Mme Ramphele, une amie de trente ans avec laquelle des pourparlers d'alliance avaient achoppé en 2012, représente à 66 ans ceux qui ont lutté contre l'apartheid sans faire partie de l'ANC.

Elle fut la compagne du héros de la «conscience noire», Steve Biko, tué à 31 ans en 1977 par la police de l'apartheid.

«C'est un instant historique.
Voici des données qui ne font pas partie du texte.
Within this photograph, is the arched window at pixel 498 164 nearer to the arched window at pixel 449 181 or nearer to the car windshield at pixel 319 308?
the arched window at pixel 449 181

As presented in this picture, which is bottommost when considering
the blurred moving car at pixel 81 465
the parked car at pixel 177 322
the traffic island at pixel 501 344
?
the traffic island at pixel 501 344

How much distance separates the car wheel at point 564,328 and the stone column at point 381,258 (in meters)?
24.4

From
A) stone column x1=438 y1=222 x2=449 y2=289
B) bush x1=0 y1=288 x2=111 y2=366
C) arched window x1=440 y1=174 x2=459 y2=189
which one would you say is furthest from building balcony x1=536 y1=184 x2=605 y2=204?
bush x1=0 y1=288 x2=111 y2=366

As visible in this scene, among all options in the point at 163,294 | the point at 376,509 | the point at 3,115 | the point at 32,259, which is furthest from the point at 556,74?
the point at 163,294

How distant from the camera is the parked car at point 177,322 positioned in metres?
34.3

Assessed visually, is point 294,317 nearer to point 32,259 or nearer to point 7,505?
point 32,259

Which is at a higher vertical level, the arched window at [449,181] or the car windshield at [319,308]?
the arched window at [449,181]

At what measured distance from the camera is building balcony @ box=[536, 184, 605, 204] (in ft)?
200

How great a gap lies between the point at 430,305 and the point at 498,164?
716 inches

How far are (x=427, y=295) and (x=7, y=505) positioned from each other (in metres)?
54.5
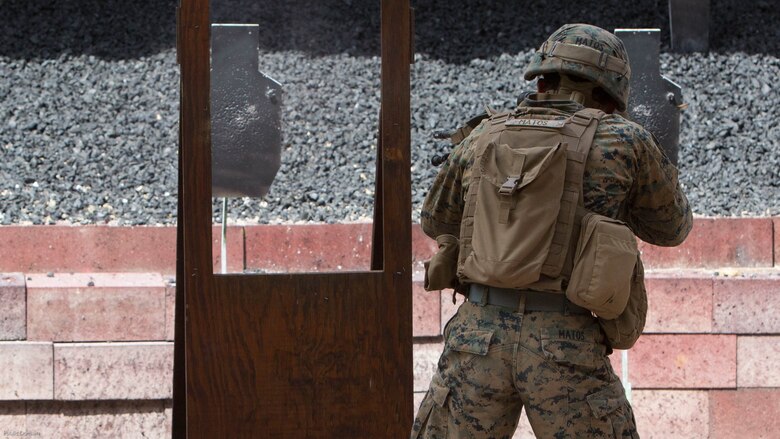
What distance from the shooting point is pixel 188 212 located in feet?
12.3

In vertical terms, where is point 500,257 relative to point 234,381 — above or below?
above

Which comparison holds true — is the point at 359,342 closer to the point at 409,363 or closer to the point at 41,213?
the point at 409,363

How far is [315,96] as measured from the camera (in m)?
8.55

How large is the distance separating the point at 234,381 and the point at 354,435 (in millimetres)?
433

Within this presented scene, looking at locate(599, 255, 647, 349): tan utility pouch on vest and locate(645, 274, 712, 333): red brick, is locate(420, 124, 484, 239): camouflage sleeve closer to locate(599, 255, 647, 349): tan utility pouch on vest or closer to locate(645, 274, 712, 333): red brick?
locate(599, 255, 647, 349): tan utility pouch on vest

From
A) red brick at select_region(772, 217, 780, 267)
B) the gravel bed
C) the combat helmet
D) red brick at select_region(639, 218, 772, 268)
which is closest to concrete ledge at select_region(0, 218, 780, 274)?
the gravel bed

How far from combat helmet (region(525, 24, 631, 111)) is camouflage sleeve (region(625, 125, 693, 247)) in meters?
0.17

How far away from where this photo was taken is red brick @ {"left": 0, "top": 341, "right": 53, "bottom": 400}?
18.1 feet

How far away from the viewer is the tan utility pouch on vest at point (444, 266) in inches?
136

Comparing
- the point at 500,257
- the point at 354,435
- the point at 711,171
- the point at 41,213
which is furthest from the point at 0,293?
the point at 711,171

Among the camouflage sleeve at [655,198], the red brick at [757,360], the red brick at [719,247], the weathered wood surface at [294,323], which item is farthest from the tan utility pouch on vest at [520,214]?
the red brick at [719,247]

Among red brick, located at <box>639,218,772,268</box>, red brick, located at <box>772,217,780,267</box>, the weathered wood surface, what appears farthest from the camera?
red brick, located at <box>772,217,780,267</box>

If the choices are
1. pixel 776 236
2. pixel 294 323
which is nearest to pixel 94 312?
pixel 294 323

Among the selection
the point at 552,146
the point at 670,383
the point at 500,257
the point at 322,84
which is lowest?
the point at 670,383
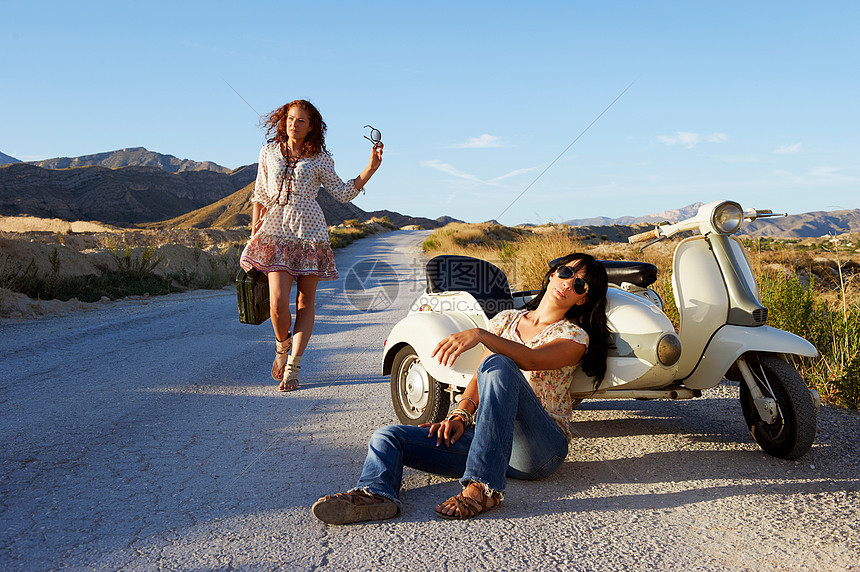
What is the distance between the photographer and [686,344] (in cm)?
354

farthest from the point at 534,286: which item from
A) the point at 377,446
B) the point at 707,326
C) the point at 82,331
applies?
the point at 377,446

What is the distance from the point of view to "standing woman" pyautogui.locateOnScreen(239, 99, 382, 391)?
5.01 metres

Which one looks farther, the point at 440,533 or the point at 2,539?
the point at 440,533

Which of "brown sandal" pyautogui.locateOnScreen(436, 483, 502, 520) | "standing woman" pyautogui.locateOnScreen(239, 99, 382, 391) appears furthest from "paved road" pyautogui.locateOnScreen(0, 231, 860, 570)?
"standing woman" pyautogui.locateOnScreen(239, 99, 382, 391)

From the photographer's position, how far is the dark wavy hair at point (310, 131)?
16.6 feet

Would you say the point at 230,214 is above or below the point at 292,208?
above

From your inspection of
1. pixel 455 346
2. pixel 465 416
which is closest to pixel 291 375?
pixel 465 416

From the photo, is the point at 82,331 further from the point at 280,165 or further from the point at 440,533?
the point at 440,533

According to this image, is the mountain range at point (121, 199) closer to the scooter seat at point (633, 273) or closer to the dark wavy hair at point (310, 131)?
the dark wavy hair at point (310, 131)

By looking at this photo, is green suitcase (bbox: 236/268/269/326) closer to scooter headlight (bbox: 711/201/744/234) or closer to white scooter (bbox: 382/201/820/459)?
white scooter (bbox: 382/201/820/459)

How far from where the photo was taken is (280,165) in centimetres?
500

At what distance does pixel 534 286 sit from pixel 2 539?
33.3ft

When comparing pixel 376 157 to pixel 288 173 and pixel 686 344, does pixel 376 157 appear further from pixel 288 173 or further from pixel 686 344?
pixel 686 344

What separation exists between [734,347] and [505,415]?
1.46 meters
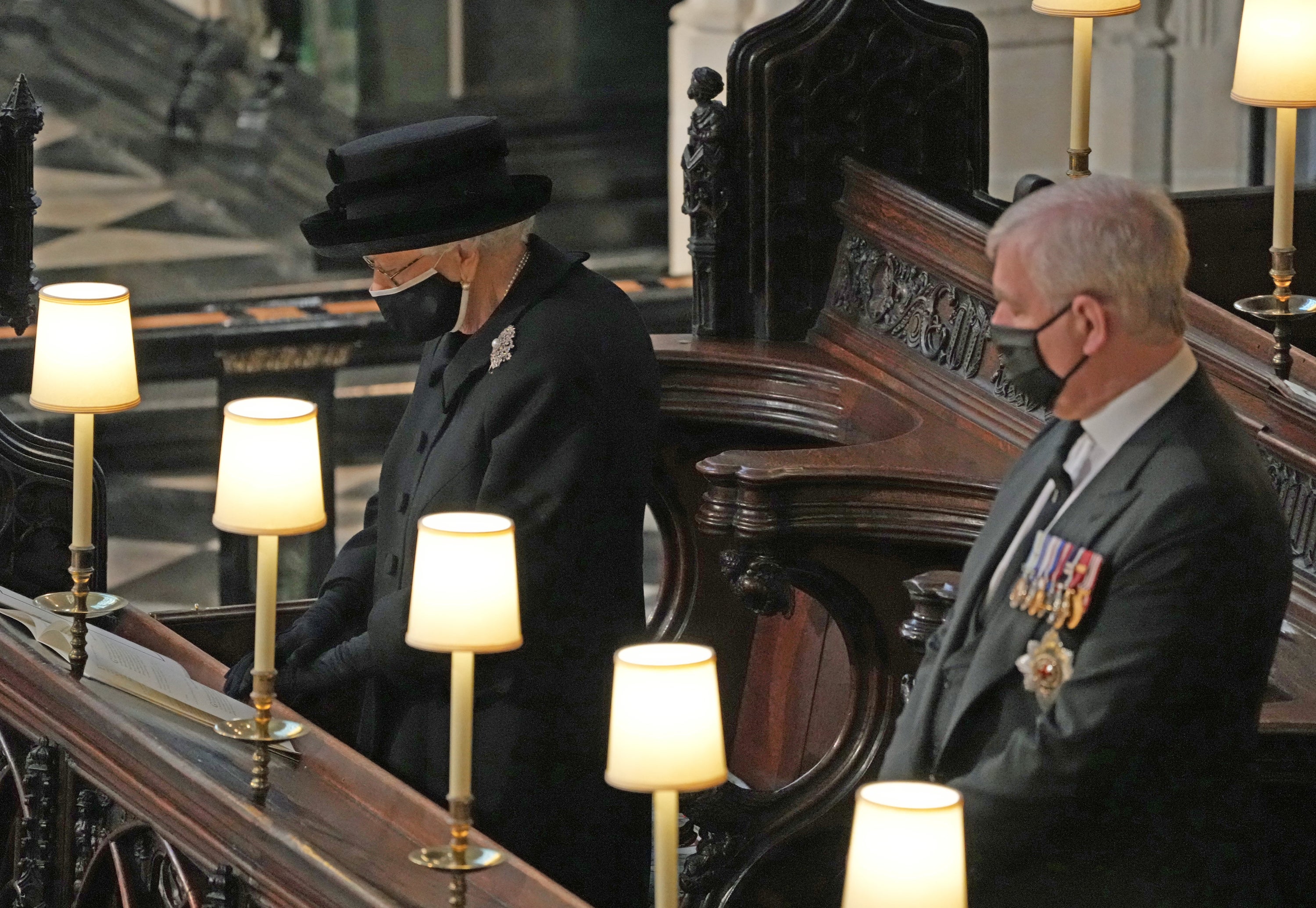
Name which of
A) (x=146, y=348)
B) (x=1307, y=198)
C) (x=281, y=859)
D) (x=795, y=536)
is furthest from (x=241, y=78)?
(x=281, y=859)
Nous allons balayer l'excuse de la race et mettre au défi l'ANC d'être jugé sur sa performance», a renchéri Mme Ramphele. «Nous allons en finir avec cette carte raciale et la jeter aux poubelles.»

Là encore, rien n'est moins sûr.

Au pays du pardon et de la réconciliation prônés par Nelson Mandela, l'ANC a nourri ces dernières années des leaders jouant de plus en plus la carte du clivage racial.

Il y eut d'abord Julius Malema, président de la Ligue de jeunesse du parti de 2008 à 2012, exclu du parti, mais toujours sur la scène politique et prompt à réclamer des expropriations sur le modèle du Zimbabwe et à chasser les Blancs des terres ou des mines.

Le très sérieux vice-président de l'ANC Cyril Ramaphosa a récemment lancé lors d'un déplacement dans la province déshéritée du Limpopo (nord): «Si vous ne votez pas, les Boers (les descendants des premiers colons néerlandais, NDLR) reviendront prendre le contrôle sur nous.»

Même le président Jacob Zuma tient des discours teintés de nationalisme noir tout en cultivant subtilement ses bonnes relations avec les chefs coutumiers et ses réseaux dans l'Afrique du Sud profonde noire, grande oubliée des services publics, mais qu'il flatte par des mesures ultra-sensibles comme une future nouvelle vague de réclamations des terres au profit des populations autochtones d'ici 2018.

L'Alliance démocratique comprend déjà dans ses rangs plusieurs fortes personnalités noires comme Lindiwe Mazibuko, chef du groupe parlementaire à l'Assemblée nationale, ou Mmusi Maimane, candidat au poste de chef de gouvernement provincial dans la région de Johannesburg, mais Mme Ramphele est une alliée de choix.

Mais cette ancienne directrice de la Banque mondiale n'est pas une grande oratrice et n'a pas d'enracinement au-delà de l'électorat urbain et diplômé ni d'appareil politique comme l'ANC.

Elle partage en outre le même credo économique libéral que l'Alliance démocratique, quand l'ANC applique lui-même un programme plutôt libéral, mais enrobé dans un discours populiste et dans des alliances avec les syndicats et le parti communiste.

Depuis 1994, les élections en Afrique du Sud ont été invariablement remportées par l'ANC, faisant craindre un scénario digne des pays voisins, Zimbabwe, Mozambique, où les anciens partis indépendantistes règnent sans partage depuis des décennies.

L'ANC a vu son score s'effriter à 65,9 % en 2009, la DA grimpant à 17 % et faisant mieux encore en 2011 aux élections municipales (24 %).

«Même si l'ANC est affaibli et divisé, il n'est pas prêt de s'effondrer», pronostique cependant la politologue Susan Booysen, et Mme Ramphele pourrait tout au plus «faire gagner 2 % de plus» à la DA.